#### YOUR GOAL
Search the entries for the word "examples". Copy every line that holds it.

#### INPUT DATA
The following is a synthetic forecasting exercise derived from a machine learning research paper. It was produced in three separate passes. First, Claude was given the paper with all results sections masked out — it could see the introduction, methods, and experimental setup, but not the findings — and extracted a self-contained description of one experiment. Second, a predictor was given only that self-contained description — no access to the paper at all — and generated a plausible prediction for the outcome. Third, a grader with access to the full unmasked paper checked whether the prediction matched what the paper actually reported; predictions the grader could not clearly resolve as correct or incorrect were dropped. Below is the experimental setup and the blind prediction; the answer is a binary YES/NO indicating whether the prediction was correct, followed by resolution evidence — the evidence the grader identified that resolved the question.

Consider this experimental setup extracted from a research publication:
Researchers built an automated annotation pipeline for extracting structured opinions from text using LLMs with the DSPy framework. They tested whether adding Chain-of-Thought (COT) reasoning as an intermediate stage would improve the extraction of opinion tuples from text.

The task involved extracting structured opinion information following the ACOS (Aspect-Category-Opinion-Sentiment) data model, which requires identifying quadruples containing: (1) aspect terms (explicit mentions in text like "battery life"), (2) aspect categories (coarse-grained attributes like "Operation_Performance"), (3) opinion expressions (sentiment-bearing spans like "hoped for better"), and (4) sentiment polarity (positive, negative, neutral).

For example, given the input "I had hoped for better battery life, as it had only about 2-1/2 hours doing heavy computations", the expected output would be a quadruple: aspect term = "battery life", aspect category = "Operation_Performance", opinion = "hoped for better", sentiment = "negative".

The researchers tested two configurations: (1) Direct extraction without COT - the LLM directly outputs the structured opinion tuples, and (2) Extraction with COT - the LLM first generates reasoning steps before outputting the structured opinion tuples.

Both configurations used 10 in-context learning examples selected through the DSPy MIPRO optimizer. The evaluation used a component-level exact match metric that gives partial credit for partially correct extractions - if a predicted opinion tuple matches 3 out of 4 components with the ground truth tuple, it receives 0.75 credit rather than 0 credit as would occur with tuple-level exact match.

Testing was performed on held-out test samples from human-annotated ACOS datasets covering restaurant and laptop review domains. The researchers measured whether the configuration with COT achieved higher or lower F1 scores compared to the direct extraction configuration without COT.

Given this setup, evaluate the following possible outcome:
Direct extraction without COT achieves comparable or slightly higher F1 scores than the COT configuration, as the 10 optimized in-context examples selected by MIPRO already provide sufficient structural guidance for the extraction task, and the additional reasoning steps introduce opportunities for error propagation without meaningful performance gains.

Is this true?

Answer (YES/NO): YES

#### RESULT OF THE EXERCISE
Both configurations used 10 in-context learning examples selected through the DSPy MIPRO optimizer. The evaluation used a component-level exact match metric that gives partial credit for partially correct extractions - if a predicted opinion tuple matches 3 out of 4 components with the ground truth tuple, it receives 0.75 credit rather than 0 credit as would occur with tuple-level exact match.
Direct extraction without COT achieves comparable or slightly higher F1 scores than the COT configuration, as the 10 optimized in-context examples selected by MIPRO already provide sufficient structural guidance for the extraction task, and the additional reasoning steps introduce opportunities for error propagation without meaningful performance gains.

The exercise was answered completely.